In contrast to Vietnamese artists born before the 1980s, Lananh did not directly respond to political structures or historical narratives. Instead, she turned toward the visualization of inner experience, employing “universal images” to articulate her mental and spiritual world. The term is used to indicate a body of visual material not confined to a single cultural or national framework, but drawn from widely circulating sources across mythologies, popular imagery, and art historical references. She was self taught and was not affiliated with any artistic collective, and her work presents a highly individualized cosmology, unfolding in a mode that resembles a solitary discourse. This orientation reflects the position of artists born within a globalized and digitized environment, where individual experience and psychological structures become primary points of departure, rather than national or institutional concerns. Also engaging in poetry, Lananh treated it as a shared vessel through which images and language could move across media boundaries.

Her artistic practice focused on constructing a “personal cosmology” through layered systems of collage and painting. These images bring together mythology, nature, ecology, and culture, gradually forming an ongoing project centered on oral history, the collective unconscious, and public memories. Her works frequently incorporate mythological figures, traditional Dong Ho woodblock imagery, hybrid creatures, botanical forms, and spatial structures that disrupt linear perspective, producing a visual language situated between dream and narrative. Time and space within the image are restructured and edited, forming a non linear temporal and historical condition that she termed “Frozen Data.” This concept refers to the ways in which images are archived and re-mediated under digital conditions, and functions as both a conceptual framework and a working method. As Lananh described, it is an experimentation with the digital medium, and an exercise in collecting high-brow images of art history from the public domain as well as low-brow images from clip art sites. Her process did not follow a fixed logic but instead relies on intuition and the unconscious, resulting in a non linear mode of image generation. She developed a personal system of collecting visual materials, continuously drawing from diverse cultural sources as the basis of her work. She also acknowledged the influence of artists and writers including Faye Wei Wei, Leonora Carrington, Apichatpong Weerasethakul, Kiki Smith, Paula Rego, and Octavia Butler, indicating that her work does not emerge from a singular cultural lineage but operates through translation and recombination across multiple artistic systems.

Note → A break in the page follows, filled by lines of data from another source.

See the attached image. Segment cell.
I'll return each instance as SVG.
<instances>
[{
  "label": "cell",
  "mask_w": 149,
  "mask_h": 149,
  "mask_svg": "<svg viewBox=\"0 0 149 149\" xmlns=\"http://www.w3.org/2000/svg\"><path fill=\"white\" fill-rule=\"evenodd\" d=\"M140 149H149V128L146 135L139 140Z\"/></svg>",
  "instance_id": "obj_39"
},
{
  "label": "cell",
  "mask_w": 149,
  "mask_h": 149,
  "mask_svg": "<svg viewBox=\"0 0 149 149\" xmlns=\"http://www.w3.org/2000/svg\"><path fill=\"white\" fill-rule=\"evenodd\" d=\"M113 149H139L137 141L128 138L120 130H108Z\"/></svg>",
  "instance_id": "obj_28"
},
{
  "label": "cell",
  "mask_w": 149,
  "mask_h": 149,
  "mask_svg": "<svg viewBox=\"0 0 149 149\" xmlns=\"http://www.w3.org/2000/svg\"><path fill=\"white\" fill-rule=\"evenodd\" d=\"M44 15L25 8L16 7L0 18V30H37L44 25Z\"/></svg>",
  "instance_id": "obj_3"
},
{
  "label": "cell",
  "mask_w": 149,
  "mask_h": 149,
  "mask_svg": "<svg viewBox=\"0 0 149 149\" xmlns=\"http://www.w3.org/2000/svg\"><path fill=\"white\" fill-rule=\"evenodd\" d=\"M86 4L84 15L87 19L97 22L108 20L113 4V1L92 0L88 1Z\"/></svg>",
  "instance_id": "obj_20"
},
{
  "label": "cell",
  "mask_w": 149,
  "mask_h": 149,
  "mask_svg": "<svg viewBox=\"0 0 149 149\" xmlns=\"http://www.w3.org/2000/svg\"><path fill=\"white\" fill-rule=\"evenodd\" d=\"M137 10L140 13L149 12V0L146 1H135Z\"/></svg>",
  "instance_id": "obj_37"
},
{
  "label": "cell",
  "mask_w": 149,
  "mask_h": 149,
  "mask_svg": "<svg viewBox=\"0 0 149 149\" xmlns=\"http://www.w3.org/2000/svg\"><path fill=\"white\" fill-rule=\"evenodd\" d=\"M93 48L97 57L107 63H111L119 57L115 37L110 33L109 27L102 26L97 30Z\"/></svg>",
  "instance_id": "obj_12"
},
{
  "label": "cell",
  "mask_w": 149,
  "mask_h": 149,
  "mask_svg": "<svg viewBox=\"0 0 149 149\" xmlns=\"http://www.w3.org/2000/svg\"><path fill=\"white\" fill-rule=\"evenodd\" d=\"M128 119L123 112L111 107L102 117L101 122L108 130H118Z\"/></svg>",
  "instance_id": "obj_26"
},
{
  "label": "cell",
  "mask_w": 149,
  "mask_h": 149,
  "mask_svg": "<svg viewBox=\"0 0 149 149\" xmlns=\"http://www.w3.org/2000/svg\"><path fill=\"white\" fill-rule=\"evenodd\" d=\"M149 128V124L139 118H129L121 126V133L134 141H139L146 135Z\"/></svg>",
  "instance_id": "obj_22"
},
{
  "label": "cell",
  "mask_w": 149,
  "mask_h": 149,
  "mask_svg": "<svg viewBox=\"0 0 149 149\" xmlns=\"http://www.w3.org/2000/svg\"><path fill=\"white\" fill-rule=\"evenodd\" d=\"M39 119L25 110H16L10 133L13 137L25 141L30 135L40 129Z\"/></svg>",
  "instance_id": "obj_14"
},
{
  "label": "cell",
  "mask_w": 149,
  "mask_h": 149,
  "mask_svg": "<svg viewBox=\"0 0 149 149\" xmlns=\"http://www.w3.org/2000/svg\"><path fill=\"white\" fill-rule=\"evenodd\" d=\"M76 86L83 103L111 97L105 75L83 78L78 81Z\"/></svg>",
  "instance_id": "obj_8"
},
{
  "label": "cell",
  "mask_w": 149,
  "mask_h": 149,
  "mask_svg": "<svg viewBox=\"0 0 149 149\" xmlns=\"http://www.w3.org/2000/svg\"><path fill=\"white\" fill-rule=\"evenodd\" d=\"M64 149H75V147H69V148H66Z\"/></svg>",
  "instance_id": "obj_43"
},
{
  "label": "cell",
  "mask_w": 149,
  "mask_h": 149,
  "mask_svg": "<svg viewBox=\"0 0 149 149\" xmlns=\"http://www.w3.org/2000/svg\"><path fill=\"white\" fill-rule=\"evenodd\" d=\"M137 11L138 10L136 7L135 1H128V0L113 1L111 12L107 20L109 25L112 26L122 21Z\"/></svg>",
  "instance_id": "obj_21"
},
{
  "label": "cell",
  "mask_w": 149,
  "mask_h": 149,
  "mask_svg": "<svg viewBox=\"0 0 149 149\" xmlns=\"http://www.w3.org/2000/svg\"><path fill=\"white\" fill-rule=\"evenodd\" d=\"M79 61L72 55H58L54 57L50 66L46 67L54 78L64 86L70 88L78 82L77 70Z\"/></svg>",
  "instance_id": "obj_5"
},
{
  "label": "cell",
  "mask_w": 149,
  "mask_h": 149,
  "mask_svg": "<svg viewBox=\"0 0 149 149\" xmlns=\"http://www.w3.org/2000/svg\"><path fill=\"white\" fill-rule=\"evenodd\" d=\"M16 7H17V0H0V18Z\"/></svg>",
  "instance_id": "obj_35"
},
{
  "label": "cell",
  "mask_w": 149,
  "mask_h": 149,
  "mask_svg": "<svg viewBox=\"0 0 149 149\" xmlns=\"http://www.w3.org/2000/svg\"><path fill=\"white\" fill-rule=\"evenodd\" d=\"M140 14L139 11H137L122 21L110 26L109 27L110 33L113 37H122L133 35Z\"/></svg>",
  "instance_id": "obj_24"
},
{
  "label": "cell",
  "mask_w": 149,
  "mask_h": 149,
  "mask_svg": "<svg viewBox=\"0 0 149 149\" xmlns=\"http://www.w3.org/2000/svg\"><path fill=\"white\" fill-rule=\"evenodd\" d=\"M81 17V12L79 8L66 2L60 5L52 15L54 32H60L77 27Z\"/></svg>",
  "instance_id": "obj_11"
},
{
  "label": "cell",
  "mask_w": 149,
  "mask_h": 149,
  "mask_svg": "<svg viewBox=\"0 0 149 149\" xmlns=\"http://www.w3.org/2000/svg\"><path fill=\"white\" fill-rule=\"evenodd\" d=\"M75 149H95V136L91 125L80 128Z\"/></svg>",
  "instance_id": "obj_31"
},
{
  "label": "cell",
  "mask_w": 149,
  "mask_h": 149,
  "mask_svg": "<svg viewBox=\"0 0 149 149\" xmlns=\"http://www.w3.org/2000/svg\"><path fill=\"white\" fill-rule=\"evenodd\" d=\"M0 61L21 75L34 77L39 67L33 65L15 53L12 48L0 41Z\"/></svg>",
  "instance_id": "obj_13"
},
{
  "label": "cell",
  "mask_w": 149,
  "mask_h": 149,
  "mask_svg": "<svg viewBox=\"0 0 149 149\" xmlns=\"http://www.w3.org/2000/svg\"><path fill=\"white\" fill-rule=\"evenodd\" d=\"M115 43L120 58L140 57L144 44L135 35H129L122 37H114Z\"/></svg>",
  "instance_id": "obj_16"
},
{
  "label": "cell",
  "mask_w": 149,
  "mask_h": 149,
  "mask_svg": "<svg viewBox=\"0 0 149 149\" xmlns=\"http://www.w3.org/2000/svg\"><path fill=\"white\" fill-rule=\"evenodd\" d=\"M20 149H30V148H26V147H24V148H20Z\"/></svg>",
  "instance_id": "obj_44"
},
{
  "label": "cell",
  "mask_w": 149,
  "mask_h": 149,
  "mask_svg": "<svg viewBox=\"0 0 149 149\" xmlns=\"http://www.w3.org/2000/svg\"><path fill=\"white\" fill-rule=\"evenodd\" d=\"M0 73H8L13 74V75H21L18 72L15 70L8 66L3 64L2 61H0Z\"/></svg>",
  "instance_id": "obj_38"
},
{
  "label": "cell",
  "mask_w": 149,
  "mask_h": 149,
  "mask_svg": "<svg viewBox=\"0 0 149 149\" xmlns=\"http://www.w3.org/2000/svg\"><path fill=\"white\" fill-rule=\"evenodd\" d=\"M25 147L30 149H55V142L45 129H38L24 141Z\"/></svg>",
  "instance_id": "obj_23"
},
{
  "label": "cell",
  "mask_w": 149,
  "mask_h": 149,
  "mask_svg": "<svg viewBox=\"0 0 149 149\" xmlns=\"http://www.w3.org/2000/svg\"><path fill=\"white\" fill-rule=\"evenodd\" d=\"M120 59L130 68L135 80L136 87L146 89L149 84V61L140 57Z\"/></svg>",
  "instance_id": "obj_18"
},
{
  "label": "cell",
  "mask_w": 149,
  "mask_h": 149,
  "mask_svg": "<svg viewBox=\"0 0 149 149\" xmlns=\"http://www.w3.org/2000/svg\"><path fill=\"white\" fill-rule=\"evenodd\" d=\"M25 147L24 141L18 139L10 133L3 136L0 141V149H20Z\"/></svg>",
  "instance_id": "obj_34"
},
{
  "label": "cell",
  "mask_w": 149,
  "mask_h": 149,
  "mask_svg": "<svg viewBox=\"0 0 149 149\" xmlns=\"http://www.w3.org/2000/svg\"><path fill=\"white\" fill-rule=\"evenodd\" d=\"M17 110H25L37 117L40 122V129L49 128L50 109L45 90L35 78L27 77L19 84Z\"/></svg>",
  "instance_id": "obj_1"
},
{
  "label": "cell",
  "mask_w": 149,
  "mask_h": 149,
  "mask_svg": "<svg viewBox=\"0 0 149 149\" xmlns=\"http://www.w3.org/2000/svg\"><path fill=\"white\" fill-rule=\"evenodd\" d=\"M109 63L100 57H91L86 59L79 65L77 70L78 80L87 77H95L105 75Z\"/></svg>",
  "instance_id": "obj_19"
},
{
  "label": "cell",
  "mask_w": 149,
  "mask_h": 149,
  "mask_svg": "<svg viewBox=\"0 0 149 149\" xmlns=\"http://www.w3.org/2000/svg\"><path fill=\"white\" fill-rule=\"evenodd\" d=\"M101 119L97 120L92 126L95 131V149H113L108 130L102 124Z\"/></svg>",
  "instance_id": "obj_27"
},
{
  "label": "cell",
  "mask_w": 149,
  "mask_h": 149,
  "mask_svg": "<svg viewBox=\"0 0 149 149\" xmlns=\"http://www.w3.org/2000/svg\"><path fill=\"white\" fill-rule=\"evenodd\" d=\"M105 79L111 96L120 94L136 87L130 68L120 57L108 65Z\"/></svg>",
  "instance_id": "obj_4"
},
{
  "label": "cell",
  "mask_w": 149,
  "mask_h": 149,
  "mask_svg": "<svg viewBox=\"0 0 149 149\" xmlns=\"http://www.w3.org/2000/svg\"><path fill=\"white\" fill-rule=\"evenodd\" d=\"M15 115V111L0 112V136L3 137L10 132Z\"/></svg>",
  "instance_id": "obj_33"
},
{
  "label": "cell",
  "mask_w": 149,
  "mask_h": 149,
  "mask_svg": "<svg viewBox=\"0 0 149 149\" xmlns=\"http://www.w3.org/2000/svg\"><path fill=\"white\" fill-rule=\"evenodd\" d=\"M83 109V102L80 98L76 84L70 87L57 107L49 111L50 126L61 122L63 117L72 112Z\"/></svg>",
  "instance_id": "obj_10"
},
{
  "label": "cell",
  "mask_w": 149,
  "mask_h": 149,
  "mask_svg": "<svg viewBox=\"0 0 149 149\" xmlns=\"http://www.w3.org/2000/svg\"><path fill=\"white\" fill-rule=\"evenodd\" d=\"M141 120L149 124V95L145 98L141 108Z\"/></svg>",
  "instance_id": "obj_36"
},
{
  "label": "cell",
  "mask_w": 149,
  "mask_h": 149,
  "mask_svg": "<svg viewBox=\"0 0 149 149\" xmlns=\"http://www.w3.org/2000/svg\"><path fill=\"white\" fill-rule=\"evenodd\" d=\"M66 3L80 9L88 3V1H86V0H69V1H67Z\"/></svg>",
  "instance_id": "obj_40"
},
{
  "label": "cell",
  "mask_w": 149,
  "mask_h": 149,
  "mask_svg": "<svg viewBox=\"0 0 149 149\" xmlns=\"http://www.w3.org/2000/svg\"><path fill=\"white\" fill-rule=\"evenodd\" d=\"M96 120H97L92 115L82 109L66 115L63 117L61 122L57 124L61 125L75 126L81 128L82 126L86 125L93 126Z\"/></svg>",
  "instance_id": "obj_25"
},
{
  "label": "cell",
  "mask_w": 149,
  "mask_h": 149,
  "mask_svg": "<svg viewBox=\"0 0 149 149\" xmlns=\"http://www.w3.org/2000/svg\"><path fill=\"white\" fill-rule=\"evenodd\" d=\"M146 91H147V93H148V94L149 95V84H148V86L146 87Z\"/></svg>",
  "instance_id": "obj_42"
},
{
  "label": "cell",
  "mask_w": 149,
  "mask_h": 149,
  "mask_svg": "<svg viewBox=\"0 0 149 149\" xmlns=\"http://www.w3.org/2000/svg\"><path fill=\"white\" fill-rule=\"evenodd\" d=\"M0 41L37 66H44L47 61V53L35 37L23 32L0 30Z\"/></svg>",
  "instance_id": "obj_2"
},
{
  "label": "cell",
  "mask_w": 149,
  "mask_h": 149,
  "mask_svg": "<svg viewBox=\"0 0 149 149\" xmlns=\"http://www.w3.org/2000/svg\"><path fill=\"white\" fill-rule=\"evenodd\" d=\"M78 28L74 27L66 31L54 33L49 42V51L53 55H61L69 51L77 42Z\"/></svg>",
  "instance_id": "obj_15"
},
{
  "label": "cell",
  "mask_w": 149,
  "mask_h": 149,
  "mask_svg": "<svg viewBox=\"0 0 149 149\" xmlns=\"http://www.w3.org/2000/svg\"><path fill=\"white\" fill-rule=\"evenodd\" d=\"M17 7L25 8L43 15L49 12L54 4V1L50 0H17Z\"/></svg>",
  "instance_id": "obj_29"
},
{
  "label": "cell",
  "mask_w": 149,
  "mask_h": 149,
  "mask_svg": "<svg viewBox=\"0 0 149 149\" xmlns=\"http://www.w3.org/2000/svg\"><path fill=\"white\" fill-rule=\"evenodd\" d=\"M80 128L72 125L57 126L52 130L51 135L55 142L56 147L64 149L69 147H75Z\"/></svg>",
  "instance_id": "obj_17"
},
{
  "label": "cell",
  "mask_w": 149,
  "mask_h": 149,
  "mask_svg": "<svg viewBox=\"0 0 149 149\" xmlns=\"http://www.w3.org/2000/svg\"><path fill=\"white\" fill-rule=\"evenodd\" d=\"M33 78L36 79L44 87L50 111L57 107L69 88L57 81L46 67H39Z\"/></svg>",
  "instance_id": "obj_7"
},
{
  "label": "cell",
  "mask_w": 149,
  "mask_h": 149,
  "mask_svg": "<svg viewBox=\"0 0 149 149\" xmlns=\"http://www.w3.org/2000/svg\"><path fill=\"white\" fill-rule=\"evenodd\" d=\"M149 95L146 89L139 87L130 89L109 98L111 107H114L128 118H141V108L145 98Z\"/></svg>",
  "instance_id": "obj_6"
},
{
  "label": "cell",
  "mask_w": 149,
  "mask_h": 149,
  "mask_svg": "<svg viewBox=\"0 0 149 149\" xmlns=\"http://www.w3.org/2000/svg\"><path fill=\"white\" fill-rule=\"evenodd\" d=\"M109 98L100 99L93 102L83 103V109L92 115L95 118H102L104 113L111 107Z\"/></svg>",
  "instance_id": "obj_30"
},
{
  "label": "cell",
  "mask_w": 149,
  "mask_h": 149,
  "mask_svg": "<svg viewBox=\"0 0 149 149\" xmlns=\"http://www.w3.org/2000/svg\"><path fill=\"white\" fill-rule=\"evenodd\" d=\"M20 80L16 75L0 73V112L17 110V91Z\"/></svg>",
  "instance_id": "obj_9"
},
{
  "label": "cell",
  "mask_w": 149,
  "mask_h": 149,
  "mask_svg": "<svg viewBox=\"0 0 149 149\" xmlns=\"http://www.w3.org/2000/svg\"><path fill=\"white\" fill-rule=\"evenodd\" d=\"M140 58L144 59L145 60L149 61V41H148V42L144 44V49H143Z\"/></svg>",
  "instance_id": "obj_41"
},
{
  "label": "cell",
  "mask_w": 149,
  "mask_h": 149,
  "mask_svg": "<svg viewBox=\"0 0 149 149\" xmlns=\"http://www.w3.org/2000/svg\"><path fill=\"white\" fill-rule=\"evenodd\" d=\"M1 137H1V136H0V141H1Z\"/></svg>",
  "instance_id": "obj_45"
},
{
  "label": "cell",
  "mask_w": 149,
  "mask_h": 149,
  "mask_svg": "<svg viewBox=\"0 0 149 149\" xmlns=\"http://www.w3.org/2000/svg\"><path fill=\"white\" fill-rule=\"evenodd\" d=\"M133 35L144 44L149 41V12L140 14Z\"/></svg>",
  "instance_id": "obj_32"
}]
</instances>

As she noted, “Cultural memories coalesce in a collective global pool of symbolic imagery.

Lananh adopted digital collage from an early stage, combining mythologies from East and West, cartoon images, historical references, and scientific illustrations, including sources such as the Classic of Mountains and Seas (山海經), as well as botanical and entomological materials. In her later work, elements of everyday life such as architecture and furniture began to appear, interwoven with mythological imagery to form layered visual structures that bridge past and present. Her compositions are typically dense, with imagery occupying nearly the entire surface, leaving little empty space and producing a continuous sense of accumulation. Her use of color is characterized by high saturation and thick application, often carrying a humid and fluid quality. A recurring pink violet tone appears throughout her work, functioning as a distinct chromatic marker of her inner world.

In her 2019 solo exhibition Frozen Data in Ho Chi Minh City, Lananh transformed a large number of paintings into a long duration video sequence. The 12 hour projection presents a continuously generated and uninterrupted flow of images, revealing the density and richness of her visual language. She also indicated that her future direction would involve further exploration through writing, analysis, research, storyboarding, and fieldwork in order to deepen the symbolic structures within her references.

Her sketches and notebooks constituted an important part of her practice. These works are characterized by dense lines and layered markings, with recurring human figures and highly irregular compositional rhythms. Such imagery relates to her sustained attention to mental states, including inner chaos, healing, and the search for spiritual equilibrium. Her research also engaged with artistic practices associated with mental illness, reflecting an ongoing awareness of psychological experience.

Lananh passed away in 2020. Within a short period, her work established a highly individualized and structurally complex system of images, combining the conditions of the digital age with the reconfiguration of mythological narratives, and marking a distinct direction within contemporary Vietnamese art that departs from earlier historical frameworks.